Patients with severe schistosomiasis mansoni in Ituri Province, Democratic Republic of the Congo.

Infect Dis Poverty 2021 Mar 25;10(1):39. Epub 2021 Mar 25.

Nanomedicine Translation Group, Intensive Care Unit, University Hospital Basel University of Basel, Petersgraben 4, 4031, Basel, Switzerland.

Background: Severe hepatosplenic complications arise in patients with chronic Schistosoma mansoni infection after heavy exposure to disease agents in endemic areas. These complications are rarely reported and, hence, underestimated.

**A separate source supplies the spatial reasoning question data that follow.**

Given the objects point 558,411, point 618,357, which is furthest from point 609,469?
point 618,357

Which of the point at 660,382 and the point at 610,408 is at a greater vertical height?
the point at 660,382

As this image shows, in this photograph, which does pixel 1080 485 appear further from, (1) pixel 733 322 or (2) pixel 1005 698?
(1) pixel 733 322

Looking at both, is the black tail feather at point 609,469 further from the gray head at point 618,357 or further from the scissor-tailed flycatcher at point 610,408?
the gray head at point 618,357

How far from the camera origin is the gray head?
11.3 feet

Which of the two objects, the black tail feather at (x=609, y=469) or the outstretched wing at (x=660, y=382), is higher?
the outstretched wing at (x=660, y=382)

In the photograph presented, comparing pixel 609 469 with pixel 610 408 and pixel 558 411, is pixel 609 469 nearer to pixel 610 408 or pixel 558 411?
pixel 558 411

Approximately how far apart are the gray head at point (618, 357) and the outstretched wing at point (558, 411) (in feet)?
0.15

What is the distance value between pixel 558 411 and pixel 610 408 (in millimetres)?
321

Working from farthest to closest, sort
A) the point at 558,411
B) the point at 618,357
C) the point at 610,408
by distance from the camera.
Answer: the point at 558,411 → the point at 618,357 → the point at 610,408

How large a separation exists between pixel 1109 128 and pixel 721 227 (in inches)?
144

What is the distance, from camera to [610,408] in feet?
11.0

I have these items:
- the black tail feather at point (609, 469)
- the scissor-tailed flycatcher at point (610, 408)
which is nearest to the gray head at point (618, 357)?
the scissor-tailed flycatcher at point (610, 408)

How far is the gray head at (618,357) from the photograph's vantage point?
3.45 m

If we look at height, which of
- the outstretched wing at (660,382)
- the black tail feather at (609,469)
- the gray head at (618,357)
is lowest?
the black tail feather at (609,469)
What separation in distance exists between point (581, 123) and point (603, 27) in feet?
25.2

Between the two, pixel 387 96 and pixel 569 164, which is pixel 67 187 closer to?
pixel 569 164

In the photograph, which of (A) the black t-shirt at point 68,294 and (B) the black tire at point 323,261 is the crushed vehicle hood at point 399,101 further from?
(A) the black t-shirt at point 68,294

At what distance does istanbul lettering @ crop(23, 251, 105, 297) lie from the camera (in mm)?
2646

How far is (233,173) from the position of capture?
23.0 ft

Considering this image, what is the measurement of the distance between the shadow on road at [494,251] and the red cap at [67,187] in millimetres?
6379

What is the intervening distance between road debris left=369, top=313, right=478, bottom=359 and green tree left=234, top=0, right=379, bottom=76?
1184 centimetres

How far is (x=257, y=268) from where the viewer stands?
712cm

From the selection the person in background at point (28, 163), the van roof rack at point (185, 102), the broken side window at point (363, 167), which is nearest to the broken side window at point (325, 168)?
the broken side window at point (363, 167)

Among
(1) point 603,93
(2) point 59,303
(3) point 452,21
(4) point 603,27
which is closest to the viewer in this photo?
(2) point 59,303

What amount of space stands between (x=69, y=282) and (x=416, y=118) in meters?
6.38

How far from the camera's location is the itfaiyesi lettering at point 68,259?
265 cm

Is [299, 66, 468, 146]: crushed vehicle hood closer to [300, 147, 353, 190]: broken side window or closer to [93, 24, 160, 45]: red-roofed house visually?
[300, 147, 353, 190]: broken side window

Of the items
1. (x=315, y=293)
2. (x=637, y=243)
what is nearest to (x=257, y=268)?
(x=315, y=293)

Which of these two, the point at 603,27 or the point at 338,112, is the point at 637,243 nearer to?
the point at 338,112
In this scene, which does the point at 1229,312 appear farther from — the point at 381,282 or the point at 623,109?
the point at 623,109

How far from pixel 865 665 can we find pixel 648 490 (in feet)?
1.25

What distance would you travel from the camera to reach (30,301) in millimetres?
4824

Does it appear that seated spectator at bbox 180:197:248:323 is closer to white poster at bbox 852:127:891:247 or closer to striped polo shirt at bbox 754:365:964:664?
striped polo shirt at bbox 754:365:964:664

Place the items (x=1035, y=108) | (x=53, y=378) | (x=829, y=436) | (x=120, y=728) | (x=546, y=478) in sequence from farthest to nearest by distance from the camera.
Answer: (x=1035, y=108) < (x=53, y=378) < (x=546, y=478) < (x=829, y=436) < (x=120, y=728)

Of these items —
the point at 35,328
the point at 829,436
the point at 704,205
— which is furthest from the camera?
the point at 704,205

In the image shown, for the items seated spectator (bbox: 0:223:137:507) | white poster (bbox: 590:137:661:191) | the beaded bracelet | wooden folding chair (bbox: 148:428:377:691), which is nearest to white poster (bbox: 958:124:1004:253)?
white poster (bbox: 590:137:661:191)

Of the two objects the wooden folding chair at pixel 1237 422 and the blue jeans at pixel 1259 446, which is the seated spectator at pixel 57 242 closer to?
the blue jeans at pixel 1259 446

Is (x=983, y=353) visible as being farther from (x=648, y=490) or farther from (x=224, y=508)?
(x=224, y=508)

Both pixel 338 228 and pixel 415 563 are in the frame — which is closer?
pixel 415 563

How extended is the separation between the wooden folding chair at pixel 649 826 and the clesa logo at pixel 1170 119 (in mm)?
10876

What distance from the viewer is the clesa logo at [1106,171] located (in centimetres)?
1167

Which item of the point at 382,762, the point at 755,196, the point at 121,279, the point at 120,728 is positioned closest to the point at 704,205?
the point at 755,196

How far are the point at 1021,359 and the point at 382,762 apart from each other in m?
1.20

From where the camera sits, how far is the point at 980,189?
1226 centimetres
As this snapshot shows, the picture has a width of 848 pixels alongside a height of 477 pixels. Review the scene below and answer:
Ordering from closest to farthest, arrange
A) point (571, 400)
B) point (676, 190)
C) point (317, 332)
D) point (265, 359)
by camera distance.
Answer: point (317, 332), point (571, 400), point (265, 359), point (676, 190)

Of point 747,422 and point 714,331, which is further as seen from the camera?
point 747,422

Case Presentation: We report on eight patients with severe morbidity associated with S. mansoni infection in Ituri Province, northeastern Democratic Republic of Congo (DRC). The patients were identified during a community-based survey in 2017; one patient was seen at the district hospital. After taking the patients' history, a clinical examination and an abdominal ultrasonographical examination were performed. S. mansoni infection was diagnosed in fecal (Kato-Katz technique) and urine (point-of-case circulating cathodic antigen test) samples. These eight patients with severe intestinal and hepatosplenic complications were identified from four villages with high S. mansoni infection prevalence and related morbidity. The patients' ages ranged from 19 to 57 years; four patients were women. Three patients reported hematemesis. Two patients were severely anemic. All patients reported non-specific abdominal symptoms, such as diarrhea (six patients), abdominal pain (seven patients), and blood in the stool (five patients), as well as weight loss (two patients). Abdominal ultrasonography revealed ascites in four patients. All patients had portal hypertension with hepatomegaly (seven patients) or splenomegaly (five patients). Of the six patients with a discernable liver parenchyma pattern, five displayed pattern F and three patient displayed pattern E. Liver parenchyma was not visible for two patients with severe ascites. An S. mansoni infection was confirmed in six patients, with infection intensity ranging from light to heavy. All S. mansoni positive patients were treated with praziquantel (40 mg/kg body weight) and referred to the district hospital for follow-up. One patient with severe ascites died two weeks after we saw her. Due to security and accessibility reasons, the villages could not be visited again and the patients were lost to follow-up.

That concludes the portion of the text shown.